By Ketki Saxena
Investing.com - The Canadian dollar rallied to a one-month high against its U.S. counterpart, today, boosted by upbeat investor sentiment ahead of an expected rate hold by the U.S. Federal Reserve this week.
"The Canadian dollar is reflecting global growth optimism at the moment," said Adam Button, chief currency analyst at ForexLive. "China last week stepped up with more stimulus, and American economic data continues to impress."
The loonie's gains also come ahead of domestic inflation data, which will provide further insight on the Bank of Canada's rate path ahead.
Canadian inflation is expected to rise to 3.8% from 3.3% on a monthly basis, driven by rising energy prices, and providing more evidence that boosts the case for the Bank of Canada to hike interest rates.
"Canadians would love the central bank to declare that rate hikes are over. That's not coming any time soon given the stickiness of inflation and the rise in energy prices," Button noted.
The case for further rate hikes from the Canadian central bank boosts Canadian bond yields, thus supporting the loonie.
The Canadian dollar was also supported by a gain in crude prices on worries of tight supply this year on OPEC+ output cuts and weak US shale production.

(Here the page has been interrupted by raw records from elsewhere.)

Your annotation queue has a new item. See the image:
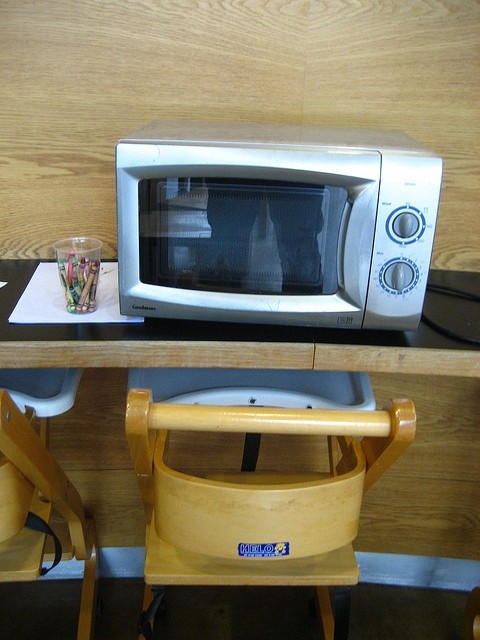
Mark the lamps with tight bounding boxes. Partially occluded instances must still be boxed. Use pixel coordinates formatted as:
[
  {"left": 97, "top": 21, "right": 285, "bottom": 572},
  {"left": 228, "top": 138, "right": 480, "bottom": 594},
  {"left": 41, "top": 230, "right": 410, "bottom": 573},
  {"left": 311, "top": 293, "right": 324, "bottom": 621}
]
[
  {"left": 126, "top": 369, "right": 416, "bottom": 640},
  {"left": 0, "top": 367, "right": 98, "bottom": 640}
]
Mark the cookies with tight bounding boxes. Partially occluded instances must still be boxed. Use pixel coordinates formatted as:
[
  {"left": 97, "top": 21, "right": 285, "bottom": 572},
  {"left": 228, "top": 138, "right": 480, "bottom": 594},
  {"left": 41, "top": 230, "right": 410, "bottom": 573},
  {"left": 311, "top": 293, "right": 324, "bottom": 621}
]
[{"left": 115, "top": 120, "right": 445, "bottom": 331}]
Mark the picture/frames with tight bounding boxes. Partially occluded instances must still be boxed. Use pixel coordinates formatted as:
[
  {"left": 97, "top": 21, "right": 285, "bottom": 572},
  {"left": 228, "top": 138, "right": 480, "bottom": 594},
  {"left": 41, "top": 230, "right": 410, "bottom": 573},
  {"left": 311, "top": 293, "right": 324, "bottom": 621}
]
[{"left": 1, "top": 260, "right": 480, "bottom": 640}]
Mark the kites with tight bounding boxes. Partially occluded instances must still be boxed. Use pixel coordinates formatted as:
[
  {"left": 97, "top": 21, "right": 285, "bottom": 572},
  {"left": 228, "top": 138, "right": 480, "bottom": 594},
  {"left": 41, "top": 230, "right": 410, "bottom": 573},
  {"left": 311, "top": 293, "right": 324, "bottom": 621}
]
[{"left": 58, "top": 248, "right": 100, "bottom": 314}]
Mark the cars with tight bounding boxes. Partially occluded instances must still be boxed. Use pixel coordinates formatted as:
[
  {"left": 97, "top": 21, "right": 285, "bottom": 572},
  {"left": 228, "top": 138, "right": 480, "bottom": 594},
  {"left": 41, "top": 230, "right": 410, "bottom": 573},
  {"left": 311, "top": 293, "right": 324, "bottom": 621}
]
[{"left": 53, "top": 236, "right": 103, "bottom": 314}]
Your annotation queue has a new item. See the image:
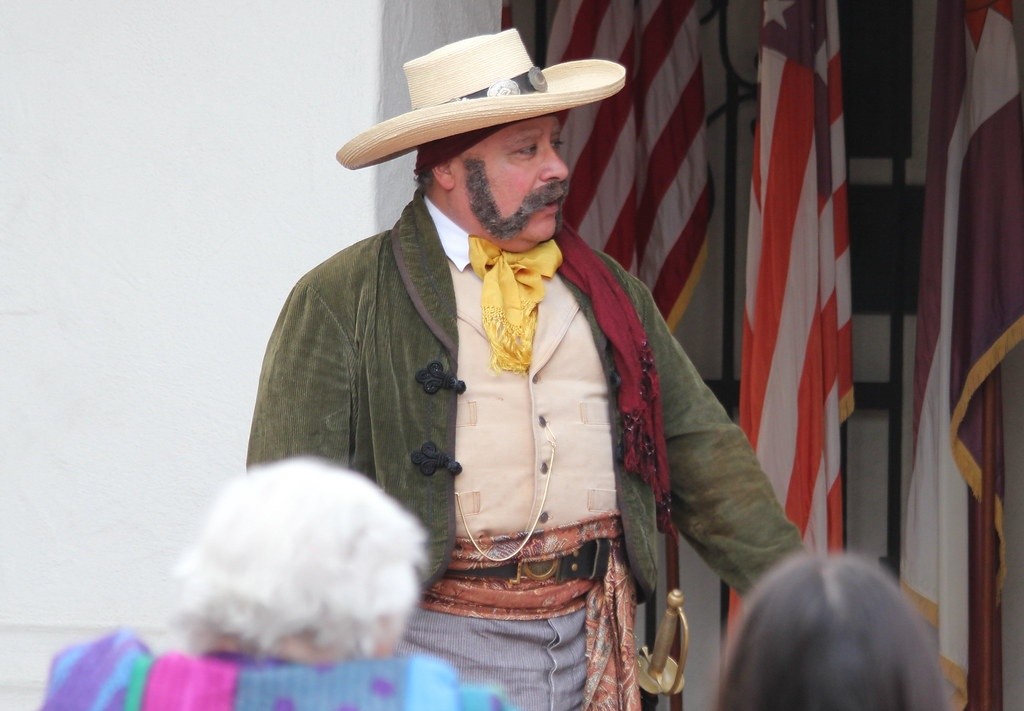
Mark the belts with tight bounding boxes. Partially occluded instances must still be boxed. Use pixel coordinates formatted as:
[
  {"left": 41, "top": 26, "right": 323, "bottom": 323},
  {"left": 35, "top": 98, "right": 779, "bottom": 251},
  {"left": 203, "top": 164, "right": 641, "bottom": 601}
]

Looking ahead for the loonie on a fundamental level, analysts at Scotiabank (TSX:BNS) note, "CAD gains – so far – are limited and there is enough event risk ahead to keep markets cautious on the prospects for the CAD recovery to extend. But it remains somewhat undervalued and perhaps oversold on the charts."
On a technical level for the pair, analysts at FX Street note "The Dollar-Loonie pairing is trading to the midpoint of familiar territory initially reached in late 2022, and the pair is rapidly approaching the 200-day Simple Moving Average (SMA) near 1.3464 as prices slip past the 34-day Exponential Moving Average (EMA), currently turning bearish into 1.3505.
The Relative Strength Index (RSI) and Moving Average Convergence-Divergence (MACD) indicators are firmly bearish on daily candlesticks, and the indicators are warning buyers that there could still be plenty of room to run towards the downside before a successful bullish offensive can be mounted."